Eine Betriebsbeschränkung könnte somit nicht bloß in der Einschränkung der unternehmerischen Tätigkeit an sich liegen (zB. ein Restaurant, das ebenso Lebensmittel zum Verkauf anbietet, darf nur noch Lebensmittel verkaufen, aber keine Gäste mehr im Restaurant bewirten), sondern uU auch darin, dass Mitarbeiter in Schlüsselpositionen aufgrund angeordneter Maßnahmen (zB Quarantäne, Grenzschließungen) nicht mehr am Arbeitsplatz erscheinen und somit ihre Tätigkeit nicht mehr ausüben können, wodurch der Mitarbeiter einen bestimmten Auftrag oder eine konkrete Tätigkeit, die für den Betrieb wesentlich ist, nicht mehr ausführen kann.
3.3 Anspruch des Arbeitgebers bei Dienstnehmern in Quarantäne
Wird über einen Dienstnehmer behördlich die Quarantäne verhängt, hat der Arbeitgeber dessen Entgelt unverändert weiter auszubezahlen. Derzeit ist vorherrschende Ansicht, dass der Dienstgeber im Gegenzug einen Rückvergütungsanspruch gegen den Bund hat. Jedem Dienstgeber ist zu empfehlen, binnen sechs Wochen nach Beendigung der Quarantäne seines Mitarbeiters bei der für den Wohnsitz des Arbeitnehmers zuständigen Bezirksverwaltungsbehörde einen Antrag auf Entschädigung in Höhe des geleisteten Entgelts zuzüglich den darauf entfallenen Dienstgeberanteil in der gesetzlichen Sozialversicherung einzubringen.
3.4 Verdienstentgang für nicht im EpidemieG normierte Maßnahmen
Unseres Erachtens sprechen gute Argumente dafür, dass die im EpidemieG festgelegten Entschädigungsbestimmungen auf weitere, nicht explizit darin normierte Maßnahmen erstreckt werden können. Argumentiert könnte dies damit werden, dass der Gesetzgeber unbeabsichtigt bestimmte Fälle, die zu einem Entschädigungsanspruch führen können, bei der Schaffung des Gesetzes nicht berücksichtigt hat. Im juristischen Fachjargon spricht man dabei von einer planwidrigen Lücke.

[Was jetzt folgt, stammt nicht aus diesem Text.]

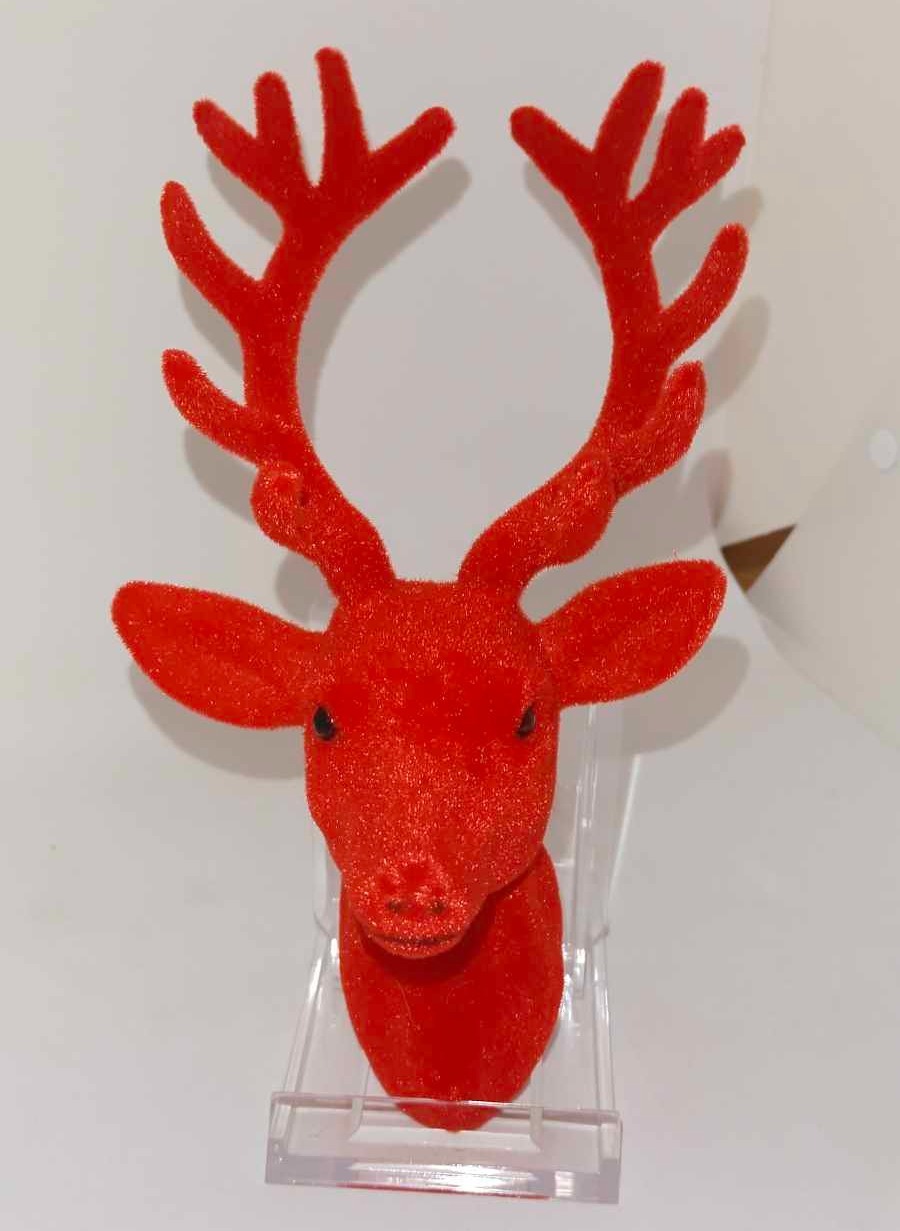 Déco tête de cerf floquée rouge 10cm x 20cm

4. Höhe des Anspruchs auf Verdienstentgang nach dem EpidemieG
Nach dem EpidemieG umfasst der Anspruch auf Verdienstentgang jeden Tag der verhängten Maßnahme. Der Höhe nach bemisst sich die Entschädigung einer selbständig erwerbstätigen Person und Unternehmungen nach dem vergleichbaren fortgeschriebenen wirtschaftlichen Einkommen. Eine konkrete Berechnungsmethode des fortgeschriebenen wirtschaftlichen Einkommens besteht nicht. Dieses könnte aber den Deckungsbeitrag darstellen, der sich durch eine Deckungsbeitragsrechnung ergibt.
5. Fazit
Gute Erfolgschancen auf volle Entschädigung wegen behördlicher Betriebsschließungen sehen wir jedenfalls in jenen Fällen, die bereits vor Inkrafttreten des COVID-19 Maßnahmengesetzes angeordnet wurden (das betrifft vor allem Betriebe in Tirol und Salzburg).

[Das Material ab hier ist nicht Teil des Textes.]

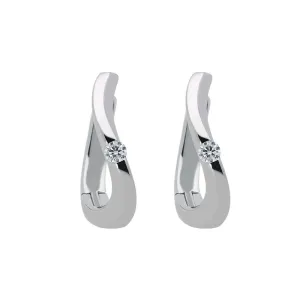 18ct White Gold 0.10ct Diamond Curved Hoop Earrings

Bei Betretungsverboten nach dem COVID-19 Maßnahmengesetz empfehlen wir die Einbringung eines Entschädigungsantrages und die Beteiligung an einer Beschwerde beim VfGH wegen Verfassungswidrigkeit des Ausschlusses der Entschädigung.
Besonders erfolgsversprechend sind insbesondere Anträge auf Entschädigung wegen Betriebsbeeinträchtigungen, also wegen aller Maßnahmen, die zwar zu keiner gänzliche Schließung geführt haben, aber bewirkt haben, dass das Unternehmen nicht in vollem Umfang betrieben werden konnte.
Zu beachten ist, dass jeder Antrag binnen sechs Wochen ab Ende der Maßnahme geltend zu machen ist. Ansonsten kommt es zum Verfall des Anspruchs. Zudem ist eine nachvollziehbare Deckungsbeitragsrechnung vorzulegen.